• Problems to solve:
1. In the document-locking discussion, print the part that opens with the words containing "The second is to" and closes with "an optimistic model.", copied verbatim.
2. From the document-locking discussion, quote each question it offers as an example of the factors that decide between the two models.

• Document extract:
The second is to store multiple versions of the same document saved by different users. If changes to the document are made in rapid succession, the system would offer either to merge versions or to select a preferred version. To optimize storage space, only document diffs should be kept (just like source control software).
What method should I choose, taking into consideration that the connection to the server might sometimes be slow and unresponsive? How should the parameters (ping interval, rapid succession interval) be determined?
P.S. Unfortunately, I can't store the documents in a database.
The first option you describe is essentially a pessimistic locking model whilst the second is an optimistic model.
Which one to choose really comes down to a number of factors but essentially boils down to how the business wants to work. For example, would it unduly inconvenience the users if a document they needed to edit was locked by another user? What happens if a document is locked and someone goes on holiday with their client connected? What is the likely contention for each document - i.e. how likely is it that the same document will be modified by two users at the same time?, how localised are the modifications likely to be within a single document? (If the same section is modified regularly then performing a merge may take longer than simply making the changes again).
Assuming the contention is relatively low and/or the size of each change is fairly small then I would probably opt for an optimistic model that resolves conflicts using an automatic or manual merge. A version number or a checksum of the document's contents can be used to determine if a merge is required.

• Information given:

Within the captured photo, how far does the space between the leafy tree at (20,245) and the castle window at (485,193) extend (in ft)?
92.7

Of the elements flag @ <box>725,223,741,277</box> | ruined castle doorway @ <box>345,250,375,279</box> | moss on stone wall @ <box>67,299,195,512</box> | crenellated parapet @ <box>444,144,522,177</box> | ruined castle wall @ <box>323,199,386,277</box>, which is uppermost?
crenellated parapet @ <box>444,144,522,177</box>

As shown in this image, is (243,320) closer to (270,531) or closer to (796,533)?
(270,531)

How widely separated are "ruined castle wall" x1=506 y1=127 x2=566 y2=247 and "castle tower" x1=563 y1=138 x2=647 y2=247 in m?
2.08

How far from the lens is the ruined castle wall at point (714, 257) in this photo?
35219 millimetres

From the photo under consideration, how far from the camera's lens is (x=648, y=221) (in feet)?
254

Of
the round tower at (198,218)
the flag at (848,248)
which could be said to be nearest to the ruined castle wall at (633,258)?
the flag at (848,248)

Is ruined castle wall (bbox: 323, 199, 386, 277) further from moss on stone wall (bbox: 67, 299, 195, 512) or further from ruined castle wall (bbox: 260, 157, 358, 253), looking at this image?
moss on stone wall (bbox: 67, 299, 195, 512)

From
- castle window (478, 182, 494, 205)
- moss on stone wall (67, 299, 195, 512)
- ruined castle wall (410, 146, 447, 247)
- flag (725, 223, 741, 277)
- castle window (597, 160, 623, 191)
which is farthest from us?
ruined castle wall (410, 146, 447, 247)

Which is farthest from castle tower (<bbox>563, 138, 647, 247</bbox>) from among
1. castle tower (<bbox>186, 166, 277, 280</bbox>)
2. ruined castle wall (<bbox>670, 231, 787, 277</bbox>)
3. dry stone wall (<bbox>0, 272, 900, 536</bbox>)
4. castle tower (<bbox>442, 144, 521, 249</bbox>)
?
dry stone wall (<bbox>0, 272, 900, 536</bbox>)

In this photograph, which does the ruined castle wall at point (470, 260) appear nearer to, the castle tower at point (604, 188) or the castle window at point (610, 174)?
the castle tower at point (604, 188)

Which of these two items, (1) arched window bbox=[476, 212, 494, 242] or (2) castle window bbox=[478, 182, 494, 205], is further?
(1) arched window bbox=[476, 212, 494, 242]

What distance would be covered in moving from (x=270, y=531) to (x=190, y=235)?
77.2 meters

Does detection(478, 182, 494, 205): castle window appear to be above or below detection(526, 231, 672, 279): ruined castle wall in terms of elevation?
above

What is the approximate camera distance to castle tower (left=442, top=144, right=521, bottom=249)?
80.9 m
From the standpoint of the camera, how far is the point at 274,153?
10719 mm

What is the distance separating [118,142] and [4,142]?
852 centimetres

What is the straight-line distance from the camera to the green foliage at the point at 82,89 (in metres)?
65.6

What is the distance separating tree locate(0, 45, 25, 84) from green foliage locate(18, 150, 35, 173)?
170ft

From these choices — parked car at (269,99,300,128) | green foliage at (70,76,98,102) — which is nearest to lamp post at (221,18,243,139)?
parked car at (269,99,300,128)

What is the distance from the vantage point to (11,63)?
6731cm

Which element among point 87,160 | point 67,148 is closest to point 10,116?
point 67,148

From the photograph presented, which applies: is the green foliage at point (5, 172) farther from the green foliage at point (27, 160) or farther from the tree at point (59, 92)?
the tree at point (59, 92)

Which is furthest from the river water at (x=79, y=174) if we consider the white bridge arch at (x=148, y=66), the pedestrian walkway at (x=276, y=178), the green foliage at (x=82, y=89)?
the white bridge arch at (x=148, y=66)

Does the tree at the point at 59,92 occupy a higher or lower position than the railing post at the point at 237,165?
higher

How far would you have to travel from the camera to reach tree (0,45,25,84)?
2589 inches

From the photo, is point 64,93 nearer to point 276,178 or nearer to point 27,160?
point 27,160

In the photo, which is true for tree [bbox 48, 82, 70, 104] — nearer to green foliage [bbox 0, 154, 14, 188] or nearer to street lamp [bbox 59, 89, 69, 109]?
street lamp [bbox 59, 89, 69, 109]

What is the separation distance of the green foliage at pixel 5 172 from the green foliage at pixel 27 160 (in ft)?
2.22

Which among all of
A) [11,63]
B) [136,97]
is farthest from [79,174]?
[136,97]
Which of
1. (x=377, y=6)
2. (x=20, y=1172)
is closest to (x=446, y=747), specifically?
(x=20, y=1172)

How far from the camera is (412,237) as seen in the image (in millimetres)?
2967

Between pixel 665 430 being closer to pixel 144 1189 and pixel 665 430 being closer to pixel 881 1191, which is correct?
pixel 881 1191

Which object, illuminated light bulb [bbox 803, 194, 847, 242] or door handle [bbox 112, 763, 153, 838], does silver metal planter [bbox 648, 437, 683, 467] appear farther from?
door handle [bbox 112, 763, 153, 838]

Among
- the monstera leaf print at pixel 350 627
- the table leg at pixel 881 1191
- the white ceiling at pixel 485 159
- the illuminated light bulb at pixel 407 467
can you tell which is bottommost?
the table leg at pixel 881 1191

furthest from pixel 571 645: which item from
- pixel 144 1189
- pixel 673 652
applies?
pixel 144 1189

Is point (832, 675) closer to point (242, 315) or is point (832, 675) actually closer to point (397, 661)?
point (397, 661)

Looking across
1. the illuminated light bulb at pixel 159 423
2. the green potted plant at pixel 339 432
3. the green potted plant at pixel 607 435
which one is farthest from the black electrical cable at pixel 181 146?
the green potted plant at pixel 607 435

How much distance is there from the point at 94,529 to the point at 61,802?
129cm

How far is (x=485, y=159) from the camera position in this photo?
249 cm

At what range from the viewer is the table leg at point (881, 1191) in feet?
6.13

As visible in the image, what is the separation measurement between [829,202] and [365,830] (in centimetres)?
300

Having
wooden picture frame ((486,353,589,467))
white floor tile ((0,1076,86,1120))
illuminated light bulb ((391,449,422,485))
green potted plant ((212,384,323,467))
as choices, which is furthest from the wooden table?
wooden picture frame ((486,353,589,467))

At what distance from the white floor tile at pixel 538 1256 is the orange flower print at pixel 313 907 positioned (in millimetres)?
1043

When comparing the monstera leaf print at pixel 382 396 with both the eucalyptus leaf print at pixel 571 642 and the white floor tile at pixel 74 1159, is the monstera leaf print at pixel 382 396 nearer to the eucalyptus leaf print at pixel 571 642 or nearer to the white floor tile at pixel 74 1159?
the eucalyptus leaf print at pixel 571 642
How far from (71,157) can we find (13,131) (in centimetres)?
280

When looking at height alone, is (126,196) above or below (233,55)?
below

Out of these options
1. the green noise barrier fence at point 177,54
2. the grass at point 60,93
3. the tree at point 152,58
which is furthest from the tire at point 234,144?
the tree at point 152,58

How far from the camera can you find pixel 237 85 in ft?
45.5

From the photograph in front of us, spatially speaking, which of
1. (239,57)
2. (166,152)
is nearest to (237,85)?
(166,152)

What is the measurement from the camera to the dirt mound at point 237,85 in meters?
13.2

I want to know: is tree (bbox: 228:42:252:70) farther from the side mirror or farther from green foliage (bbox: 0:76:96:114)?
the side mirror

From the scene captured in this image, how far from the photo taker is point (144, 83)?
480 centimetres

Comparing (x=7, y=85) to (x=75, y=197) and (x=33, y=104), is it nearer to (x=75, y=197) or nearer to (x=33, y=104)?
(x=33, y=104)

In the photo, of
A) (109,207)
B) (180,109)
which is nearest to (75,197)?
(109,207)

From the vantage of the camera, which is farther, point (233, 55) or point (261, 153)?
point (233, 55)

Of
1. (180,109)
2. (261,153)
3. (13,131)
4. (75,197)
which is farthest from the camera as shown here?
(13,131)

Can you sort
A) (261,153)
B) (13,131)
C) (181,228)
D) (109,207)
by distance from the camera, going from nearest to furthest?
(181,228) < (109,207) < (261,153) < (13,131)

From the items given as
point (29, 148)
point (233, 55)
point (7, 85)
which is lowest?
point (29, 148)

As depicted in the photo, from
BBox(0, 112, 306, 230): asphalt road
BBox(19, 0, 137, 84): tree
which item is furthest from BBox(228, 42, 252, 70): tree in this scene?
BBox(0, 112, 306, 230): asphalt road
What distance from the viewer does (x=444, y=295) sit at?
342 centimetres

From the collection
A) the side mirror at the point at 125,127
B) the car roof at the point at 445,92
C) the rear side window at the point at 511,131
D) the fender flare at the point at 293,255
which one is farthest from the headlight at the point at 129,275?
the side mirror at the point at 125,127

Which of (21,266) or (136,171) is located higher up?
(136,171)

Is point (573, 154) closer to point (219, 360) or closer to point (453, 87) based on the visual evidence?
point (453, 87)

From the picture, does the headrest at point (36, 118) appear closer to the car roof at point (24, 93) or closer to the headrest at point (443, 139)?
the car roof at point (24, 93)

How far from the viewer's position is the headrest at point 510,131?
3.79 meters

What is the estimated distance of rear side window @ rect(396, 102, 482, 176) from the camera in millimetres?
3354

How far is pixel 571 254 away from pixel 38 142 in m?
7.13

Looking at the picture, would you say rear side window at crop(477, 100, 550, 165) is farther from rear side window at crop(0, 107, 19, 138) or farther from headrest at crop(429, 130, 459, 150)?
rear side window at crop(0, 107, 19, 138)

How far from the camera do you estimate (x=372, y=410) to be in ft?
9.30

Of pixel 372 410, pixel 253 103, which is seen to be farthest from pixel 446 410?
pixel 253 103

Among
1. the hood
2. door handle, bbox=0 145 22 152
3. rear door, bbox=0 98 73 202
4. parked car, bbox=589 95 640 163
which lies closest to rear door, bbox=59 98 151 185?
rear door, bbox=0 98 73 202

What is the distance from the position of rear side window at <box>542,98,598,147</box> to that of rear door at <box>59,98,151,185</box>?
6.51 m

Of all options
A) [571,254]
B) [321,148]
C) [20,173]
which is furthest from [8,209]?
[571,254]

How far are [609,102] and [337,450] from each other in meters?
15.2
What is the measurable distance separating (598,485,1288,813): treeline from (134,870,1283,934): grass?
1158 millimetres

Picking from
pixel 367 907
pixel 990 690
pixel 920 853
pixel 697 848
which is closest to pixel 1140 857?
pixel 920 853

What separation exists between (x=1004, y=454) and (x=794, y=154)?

• Answers to the exercises:
1.
The second is to store multiple versions of the same document saved by different users. If changes to the document are made in rapid succession, the system would offer either to merge versions or to select a preferred version. To optimize storage space, only document diffs should be kept (just like source control software).
What method should I choose, taking into consideration that the connection to the server might sometimes be slow and unresponsive? How should the parameters (ping interval, rapid succession interval) be determined?
P.S. Unfortunately, I can't store the documents in a database.
The first option you describe is essentially a pessimistic locking model whilst the second is an optimistic model.

2.
- "would it unduly inconvenience the users if a document they needed to edit was locked by another user?"
- "What happens if a document is locked and someone goes on holiday with their client connected?"
- "What is the likely contention for each document - i.e. how likely is it that the same document will be modified by two users at the same time?"
- "how localised are the modifications likely to be within a single document?"